What you should do →
Extract every line of the material below and reproduce it faithfully.

Input records →

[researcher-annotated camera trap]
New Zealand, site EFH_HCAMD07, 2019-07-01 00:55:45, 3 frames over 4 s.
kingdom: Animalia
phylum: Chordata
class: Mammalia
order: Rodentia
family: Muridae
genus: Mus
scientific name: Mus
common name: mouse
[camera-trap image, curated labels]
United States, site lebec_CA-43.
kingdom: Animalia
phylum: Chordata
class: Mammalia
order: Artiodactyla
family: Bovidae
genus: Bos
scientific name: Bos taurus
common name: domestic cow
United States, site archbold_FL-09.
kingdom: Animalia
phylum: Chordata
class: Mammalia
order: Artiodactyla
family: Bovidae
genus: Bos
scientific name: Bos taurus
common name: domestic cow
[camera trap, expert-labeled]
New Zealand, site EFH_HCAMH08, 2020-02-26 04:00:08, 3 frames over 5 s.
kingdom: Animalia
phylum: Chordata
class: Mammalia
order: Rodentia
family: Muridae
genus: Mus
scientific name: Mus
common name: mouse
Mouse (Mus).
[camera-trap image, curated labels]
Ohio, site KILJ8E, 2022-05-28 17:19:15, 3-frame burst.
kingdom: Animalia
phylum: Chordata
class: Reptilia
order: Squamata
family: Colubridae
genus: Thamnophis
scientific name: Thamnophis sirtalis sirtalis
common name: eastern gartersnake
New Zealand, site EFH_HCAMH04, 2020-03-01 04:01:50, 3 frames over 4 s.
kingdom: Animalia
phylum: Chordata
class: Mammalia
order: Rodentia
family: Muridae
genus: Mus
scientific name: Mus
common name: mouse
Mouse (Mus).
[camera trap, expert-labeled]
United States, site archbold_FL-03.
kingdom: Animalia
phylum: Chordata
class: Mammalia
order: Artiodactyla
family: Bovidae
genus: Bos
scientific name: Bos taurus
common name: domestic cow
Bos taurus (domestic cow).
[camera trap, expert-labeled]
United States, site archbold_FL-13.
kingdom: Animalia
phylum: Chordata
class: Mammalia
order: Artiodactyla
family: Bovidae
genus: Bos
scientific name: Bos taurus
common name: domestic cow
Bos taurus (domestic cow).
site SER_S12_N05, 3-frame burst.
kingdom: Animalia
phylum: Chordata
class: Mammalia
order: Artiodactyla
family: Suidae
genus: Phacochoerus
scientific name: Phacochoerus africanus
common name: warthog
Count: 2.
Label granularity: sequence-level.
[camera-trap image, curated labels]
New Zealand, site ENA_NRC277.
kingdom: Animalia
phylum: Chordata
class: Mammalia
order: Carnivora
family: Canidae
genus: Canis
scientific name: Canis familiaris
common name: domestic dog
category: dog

Solved exercise →
[researcher-annotated camera trap]
New Zealand, site EFH_HCAMD07, 2019-07-01 00:55:45, 3 frames over 4 s.
kingdom: Animalia
phylum: Chordata
class: Mammalia
order: Rodentia
family: Muridae
genus: Mus
scientific name: Mus
common name: mouse
[camera-trap image, curated labels]
United States, site lebec_CA-43.
kingdom: Animalia
phylum: Chordata
class: Mammalia
order: Artiodactyla
family: Bovidae
genus: Bos
scientific name: Bos taurus
common name: domestic cow
United States, site archbold_FL-09.
kingdom: Animalia
phylum: Chordata
class: Mammalia
order: Artiodactyla
family: Bovidae
genus: Bos
scientific name: Bos taurus
common name: domestic cow
[camera trap, expert-labeled]
New Zealand, site EFH_HCAMH08, 2020-02-26 04:00:08, 3 frames over 5 s.
kingdom: Animalia
phylum: Chordata
class: Mammalia
order: Rodentia
family: Muridae
genus: Mus
scientific name: Mus
common name: mouse
Mouse (Mus).
[camera-trap image, curated labels]
Ohio, site KILJ8E, 2022-05-28 17:19:15, 3-frame burst.
kingdom: Animalia
phylum: Chordata
class: Reptilia
order: Squamata
family: Colubridae
genus: Thamnophis
scientific name: Thamnophis sirtalis sirtalis
common name: eastern gartersnake
New Zealand, site EFH_HCAMH04, 2020-03-01 04:01:50, 3 frames over 4 s.
kingdom: Animalia
phylum: Chordata
class: Mammalia
order: Rodentia
family: Muridae
genus: Mus
scientific name: Mus
common name: mouse
Mouse (Mus).
[camera trap, expert-labeled]
United States, site archbold_FL-03.
kingdom: Animalia
phylum: Chordata
class: Mammalia
order: Artiodactyla
family: Bovidae
genus: Bos
scientific name: Bos taurus
common name: domestic cow
Bos taurus (domestic cow).
[camera trap, expert-labeled]
United States, site archbold_FL-13.
kingdom: Animalia
phylum: Chordata
class: Mammalia
order: Artiodactyla
family: Bovidae
genus: Bos
scientific name: Bos taurus
common name: domestic cow
Bos taurus (domestic cow).
site SER_S12_N05, 3-frame burst.
kingdom: Animalia
phylum: Chordata
class: Mammalia
order: Artiodactyla
family: Suidae
genus: Phacochoerus
scientific name: Phacochoerus africanus
common name: warthog
Count: 2.
Label granularity: sequence-level.
[camera-trap image, curated labels]
New Zealand, site ENA_NRC277.
kingdom: Animalia
phylum: Chordata
class: Mammalia
order: Carnivora
family: Canidae
genus: Canis
scientific name: Canis familiaris
common name: domestic dog
category: dog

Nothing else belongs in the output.